__EXTRAIT DU TEXTE__
-.-.-
Elle expose que, dès lors que les projets dépassaient la superficie de 2 000 m², la société Seider aurait dû faire tout son possible pour obtenir des permis de construire. Elle fait valoir que Seider n'a jamais déposé de dossier en ce sens puisqu'elle s'est contentée de procéder par simple déclaration préalable.

Elle fait par ailleurs valoir que la société Seider a manqué à son obligation contractuelle de transfert de la propriété des projets, alors que le contrat de partenariat prévoyait que la propriété du projet soit transférée définitivement et de plein droit à Juwi lors du premier versement. Elle soutient que le transfert des droits était notamment nécessaire du fait que Seider, avec la complicité de son directeur opérationnel, M. Bauer, avait choisi de déposer les déclarations préalables au nom des bailleurs.

Elle fait enfin valoir que la gestion des projets par son adversaire a eu des conséquences désastreuses sur leur financement, et demande donc l'indemnisation du préjudice qu'elle estime avoir subi.
-.-.-
__DONNÉES FOURNIES__
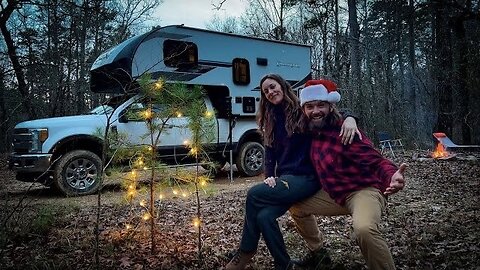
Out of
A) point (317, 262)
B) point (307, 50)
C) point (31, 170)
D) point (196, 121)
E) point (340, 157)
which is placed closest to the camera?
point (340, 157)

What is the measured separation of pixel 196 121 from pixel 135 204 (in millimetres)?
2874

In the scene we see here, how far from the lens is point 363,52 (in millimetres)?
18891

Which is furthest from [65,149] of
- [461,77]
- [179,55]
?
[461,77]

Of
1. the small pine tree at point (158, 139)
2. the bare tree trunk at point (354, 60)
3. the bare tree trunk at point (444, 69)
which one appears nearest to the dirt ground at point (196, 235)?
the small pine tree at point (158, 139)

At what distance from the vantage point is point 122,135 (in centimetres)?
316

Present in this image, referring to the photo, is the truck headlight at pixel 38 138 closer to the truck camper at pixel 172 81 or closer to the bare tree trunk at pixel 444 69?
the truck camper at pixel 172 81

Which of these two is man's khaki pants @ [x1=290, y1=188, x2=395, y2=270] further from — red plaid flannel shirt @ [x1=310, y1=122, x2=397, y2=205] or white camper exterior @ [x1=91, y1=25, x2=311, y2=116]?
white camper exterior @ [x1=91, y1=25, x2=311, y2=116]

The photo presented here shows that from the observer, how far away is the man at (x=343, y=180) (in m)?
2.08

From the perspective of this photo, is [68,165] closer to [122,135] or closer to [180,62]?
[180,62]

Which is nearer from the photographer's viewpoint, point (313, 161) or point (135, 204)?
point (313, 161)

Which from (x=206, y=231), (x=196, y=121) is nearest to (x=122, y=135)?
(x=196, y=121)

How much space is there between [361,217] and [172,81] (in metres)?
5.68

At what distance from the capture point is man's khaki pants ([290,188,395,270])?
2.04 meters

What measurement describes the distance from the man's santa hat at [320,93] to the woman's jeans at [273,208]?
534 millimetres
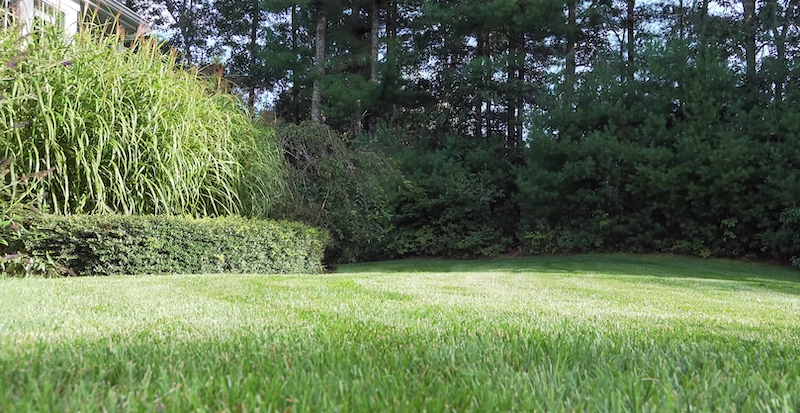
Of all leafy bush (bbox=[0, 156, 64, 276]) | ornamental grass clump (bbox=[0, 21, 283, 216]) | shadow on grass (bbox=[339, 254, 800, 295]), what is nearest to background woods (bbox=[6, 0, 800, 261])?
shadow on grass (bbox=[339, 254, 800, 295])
-.-.-
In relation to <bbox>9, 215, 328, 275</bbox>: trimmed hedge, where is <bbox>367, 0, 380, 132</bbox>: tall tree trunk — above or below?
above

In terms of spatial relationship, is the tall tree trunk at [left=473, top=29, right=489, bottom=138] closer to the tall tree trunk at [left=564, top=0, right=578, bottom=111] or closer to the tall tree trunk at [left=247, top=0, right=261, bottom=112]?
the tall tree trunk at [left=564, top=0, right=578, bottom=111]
-.-.-
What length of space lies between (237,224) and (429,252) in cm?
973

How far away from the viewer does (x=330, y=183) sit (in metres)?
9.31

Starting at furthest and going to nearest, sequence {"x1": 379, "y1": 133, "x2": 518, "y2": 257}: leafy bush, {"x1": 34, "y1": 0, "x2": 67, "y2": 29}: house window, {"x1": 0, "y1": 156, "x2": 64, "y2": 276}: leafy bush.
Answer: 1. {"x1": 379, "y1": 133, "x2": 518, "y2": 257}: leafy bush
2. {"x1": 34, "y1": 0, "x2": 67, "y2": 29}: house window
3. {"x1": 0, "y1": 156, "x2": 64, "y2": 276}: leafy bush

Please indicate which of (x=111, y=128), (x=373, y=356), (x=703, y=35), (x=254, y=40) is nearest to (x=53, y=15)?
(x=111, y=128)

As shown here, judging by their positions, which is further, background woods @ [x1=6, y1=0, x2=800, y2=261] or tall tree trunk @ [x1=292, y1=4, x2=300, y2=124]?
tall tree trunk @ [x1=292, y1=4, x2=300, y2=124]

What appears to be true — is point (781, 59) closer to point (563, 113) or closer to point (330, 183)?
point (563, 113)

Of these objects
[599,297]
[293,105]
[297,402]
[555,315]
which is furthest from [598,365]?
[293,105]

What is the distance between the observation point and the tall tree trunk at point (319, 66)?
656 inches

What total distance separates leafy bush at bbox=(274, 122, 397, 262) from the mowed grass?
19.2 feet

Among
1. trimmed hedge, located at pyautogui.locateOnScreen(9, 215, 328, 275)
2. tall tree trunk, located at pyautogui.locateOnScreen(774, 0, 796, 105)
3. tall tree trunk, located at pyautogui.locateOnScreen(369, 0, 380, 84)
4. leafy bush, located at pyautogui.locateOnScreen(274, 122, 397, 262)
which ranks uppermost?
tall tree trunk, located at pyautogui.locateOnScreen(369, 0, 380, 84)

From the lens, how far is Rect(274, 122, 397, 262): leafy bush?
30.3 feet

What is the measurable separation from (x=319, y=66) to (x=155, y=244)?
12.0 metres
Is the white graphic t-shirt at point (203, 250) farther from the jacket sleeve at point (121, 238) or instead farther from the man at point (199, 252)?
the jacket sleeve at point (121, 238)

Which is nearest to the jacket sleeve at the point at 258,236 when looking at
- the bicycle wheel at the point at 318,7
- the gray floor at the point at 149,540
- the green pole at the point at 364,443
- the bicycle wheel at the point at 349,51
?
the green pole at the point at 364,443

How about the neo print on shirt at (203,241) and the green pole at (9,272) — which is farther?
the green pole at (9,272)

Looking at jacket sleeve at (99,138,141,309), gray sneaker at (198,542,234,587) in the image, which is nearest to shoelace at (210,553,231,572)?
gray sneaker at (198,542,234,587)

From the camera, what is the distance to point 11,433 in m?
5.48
-.-.-
__CONSIGNE 1__
Dans les lignes de données, renomme « khaki pants » en « beige trousers » en recopiant uniquement les lignes comprises entre celle qui contient « Which of these » et celle qui contient « 534 millimetres », incluses, sans rien modifier d'autre.
__CONSIGNE 2__
Poursuis l'extrait sur le litige entre Juwi et la société Seider à partir de l'endroit où il s'arrête.

__RÉPONSE RÉDIGÉE 1__
Which of these two is man's beige trousers @ [x1=290, y1=188, x2=395, y2=270] further from — red plaid flannel shirt @ [x1=310, y1=122, x2=397, y2=205] or white camper exterior @ [x1=91, y1=25, x2=311, y2=116]?
white camper exterior @ [x1=91, y1=25, x2=311, y2=116]

The photo presented here shows that from the observer, how far away is the man at (x=343, y=180) (in m)?
2.08

From the perspective of this photo, is [68,165] closer to [122,135] or closer to [180,62]?
[180,62]

Which is nearer from the photographer's viewpoint, point (313, 161) or point (135, 204)?
point (313, 161)

Which from (x=206, y=231), (x=196, y=121) is nearest to (x=122, y=135)?
(x=196, y=121)

How much space is there between [361,217] and [172,81] (in metres)?
5.68

At what distance from the capture point is man's beige trousers ([290,188,395,270])?
2.04 meters

What measurement describes the distance from the man's santa hat at [320,93] to the woman's jeans at [273,208]?
534 millimetres

__RÉPONSE RÉDIGÉE 2__
Vu les dernières conclusions signifiées le 3 août 2012 par lesquelles la société Seider demande à la cour de :

- dire et juger qu'elle n'a pas manqué à ses obligations contractuelles

- dire et juger que les prestations qu'elle a réalisées sont légales

en conséquence,

- confirmer le jugement entrepris en ce qu'il a :

. condamné la société Juwi à lui payer la somme de 1 788 557 euros avec intérêts au taux légal à compter de la date d'exigibilité des factures et la somme de 1 100 euros au titre des frais bancaires

. débouté la société Juwi de sa demande de dommages et intérêts et de sa demande reconventionnelle

. condamné la société Juwi à lui verser la somme de 10 000 euros au titre de l'article 700 du Code de procédure civile

. condamner la société Juwi à lui payer la somme de 15 000 euros au titre de l'article 700 du Code de procédure civile et aux dépens

La société Seider soutient qu'elle a parfaitement exécuté ses obligations et que les projets développés n'exigeaient nullement en l'état de la législation en vigueur l'obtention d'un permis de construire.

Elle expose que les déclarations préalables, qu'elle a régulièrement déposées auprès du maire, n'ont donné lieu à aucun recours de sorte qu'ont pu être délivrés des certificats de non opposition et que la société Juwi l'a alors réglée de ses honoraires sans faire d'observations ; elle affirme que celle-ci était parfaitement au courant des modalités mises en œuvre et les a acceptées.

Elle ajoute avoir parfaitement respecté les modalités contractuelles de transfert des droits et fait observer que certaines installations fonctionnent.

LA COUR renvoie, pour un plus ample exposé des faits et prétentions des parties, à la décision déférée et aux écritures susvisées, par application des dispositions de l'article 455 du Code de procédure civile.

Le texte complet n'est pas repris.